Task
Filter the data below, keeping only lines that contain "Syncerus".

Available records
+ + + +

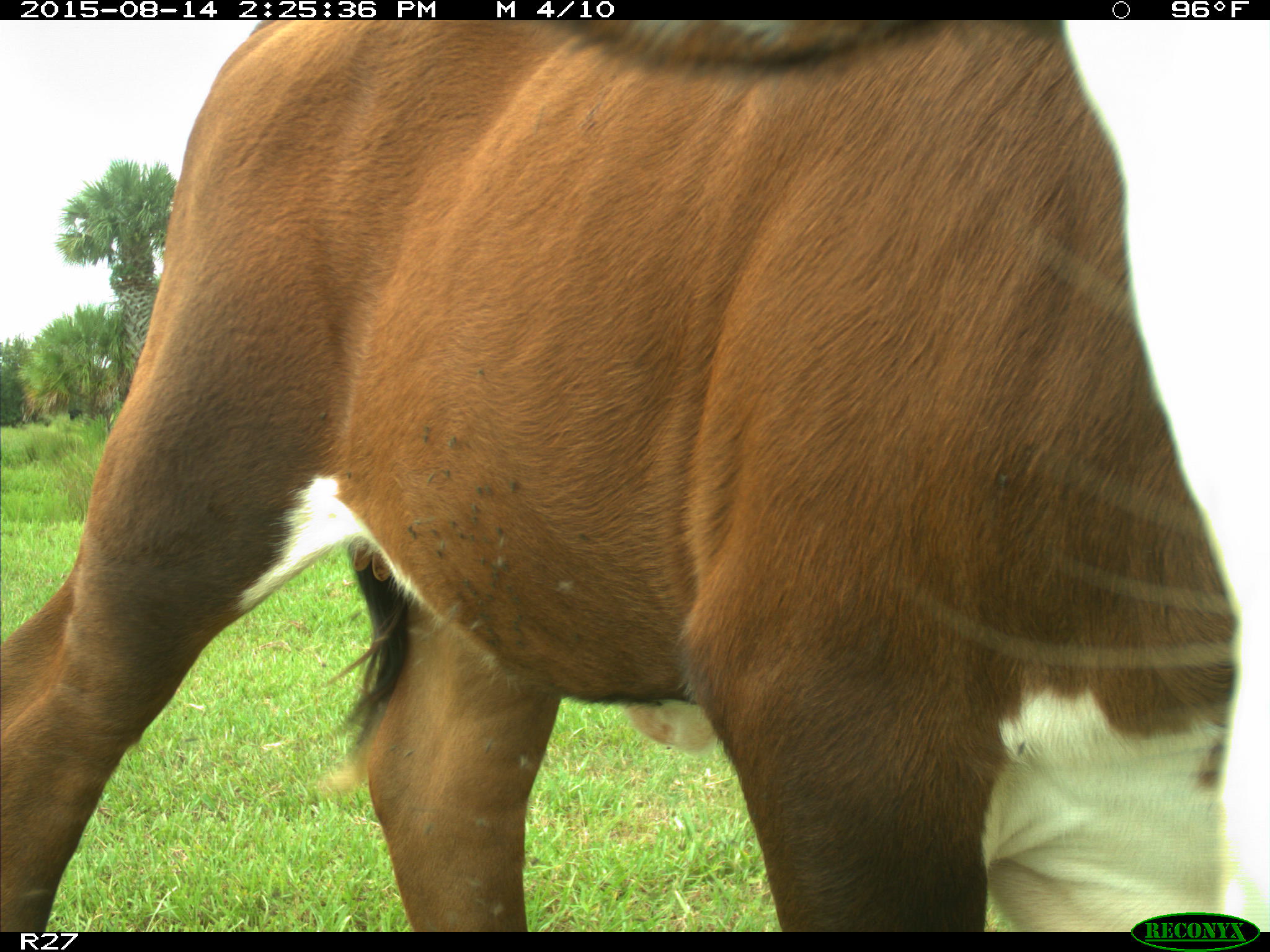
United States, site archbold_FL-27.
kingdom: Animalia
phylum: Chordata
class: Mammalia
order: Artiodactyla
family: Bovidae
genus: Bos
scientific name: Bos taurus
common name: domestic cow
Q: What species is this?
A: Bos taurus (domestic cow).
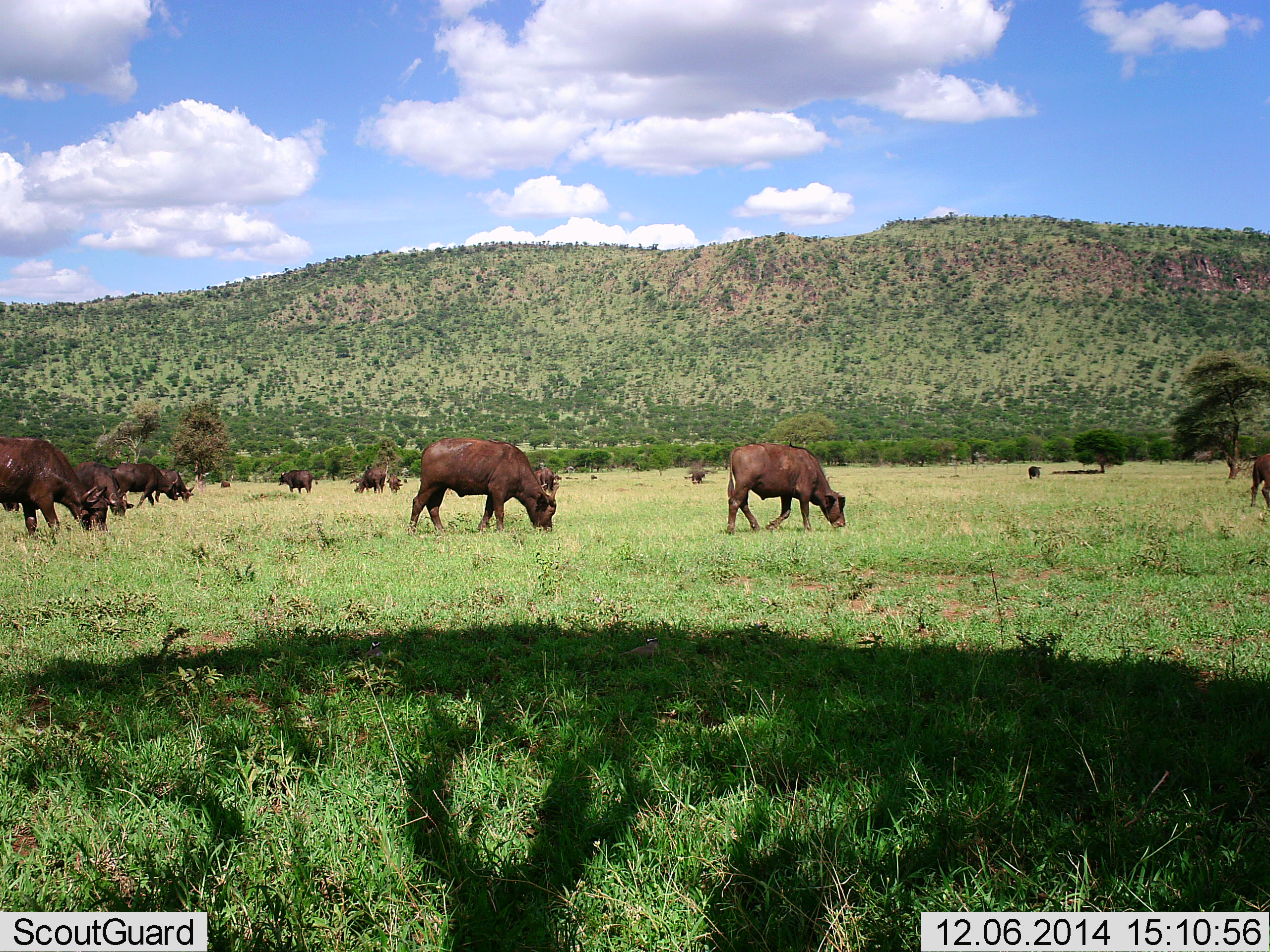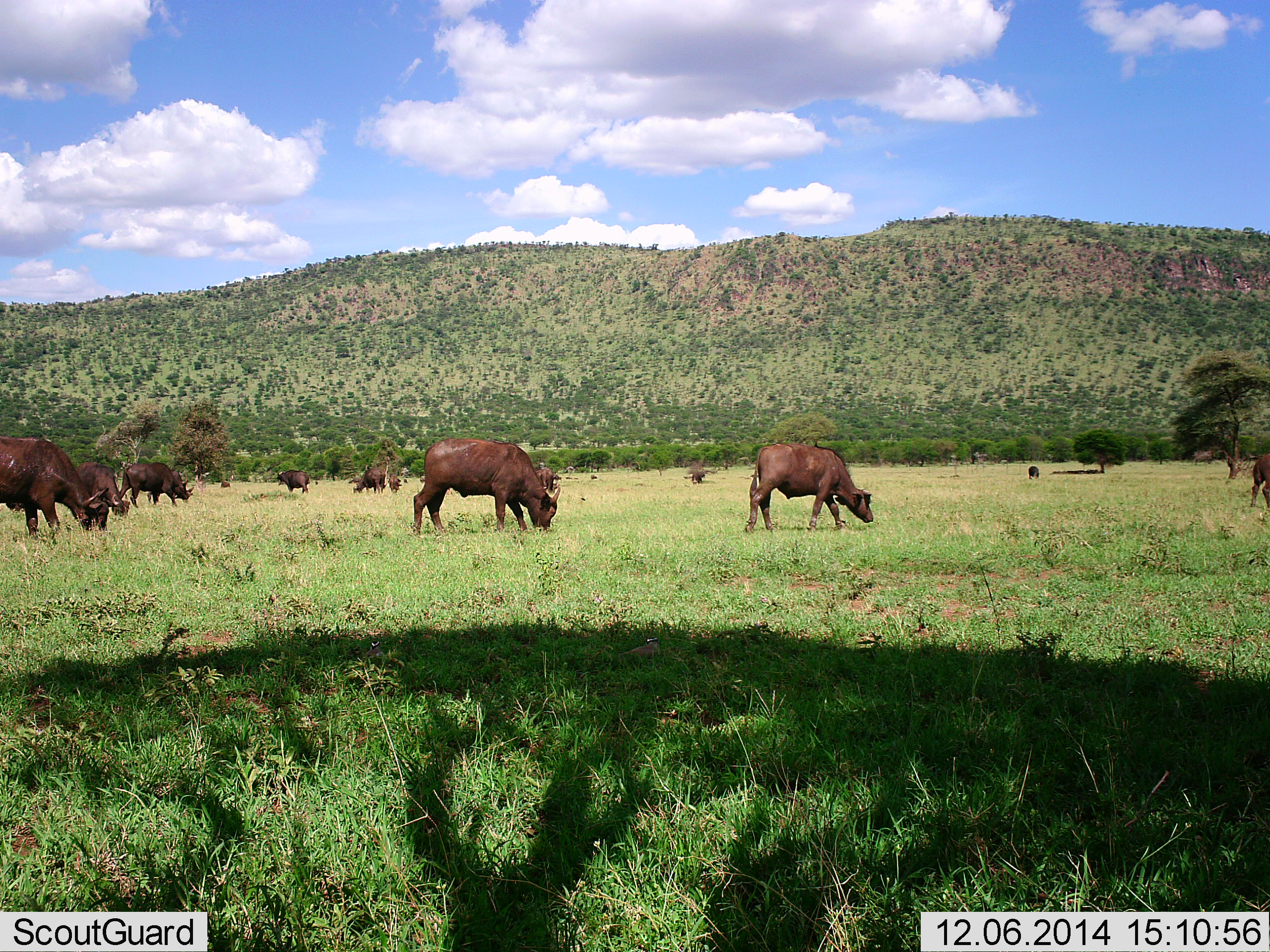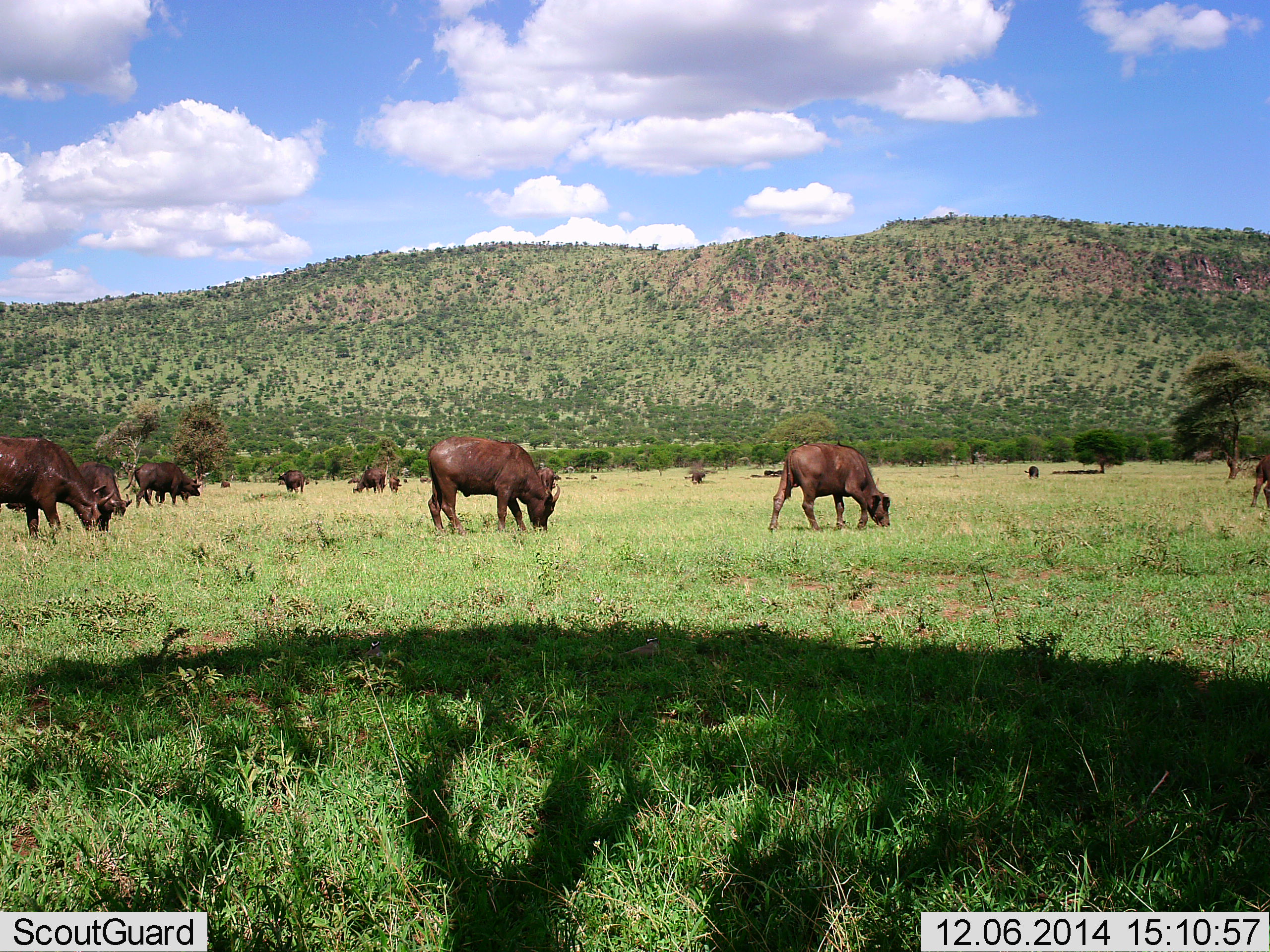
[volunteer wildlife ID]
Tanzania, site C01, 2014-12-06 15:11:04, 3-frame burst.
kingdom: Animalia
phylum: Chordata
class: Mammalia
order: Artiodactyla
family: Bovidae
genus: Syncerus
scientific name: Syncerus caffer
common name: cape buffalo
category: buffalo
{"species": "buffalo (cape buffalo) (Syncerus caffer)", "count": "9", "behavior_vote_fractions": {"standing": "10%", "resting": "0%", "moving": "40%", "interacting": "0%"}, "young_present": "10%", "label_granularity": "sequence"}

+ + + +

Result of this task
genus: Syncerus
scientific name: Syncerus caffer
{"species": "buffalo (cape buffalo) (Syncerus caffer)", "count": "9", "behavior_vote_fractions": {"standing": "10%", "resting": "0%", "moving": "40%", "interacting": "0%"}, "young_present": "10%", "label_granularity": "sequence"}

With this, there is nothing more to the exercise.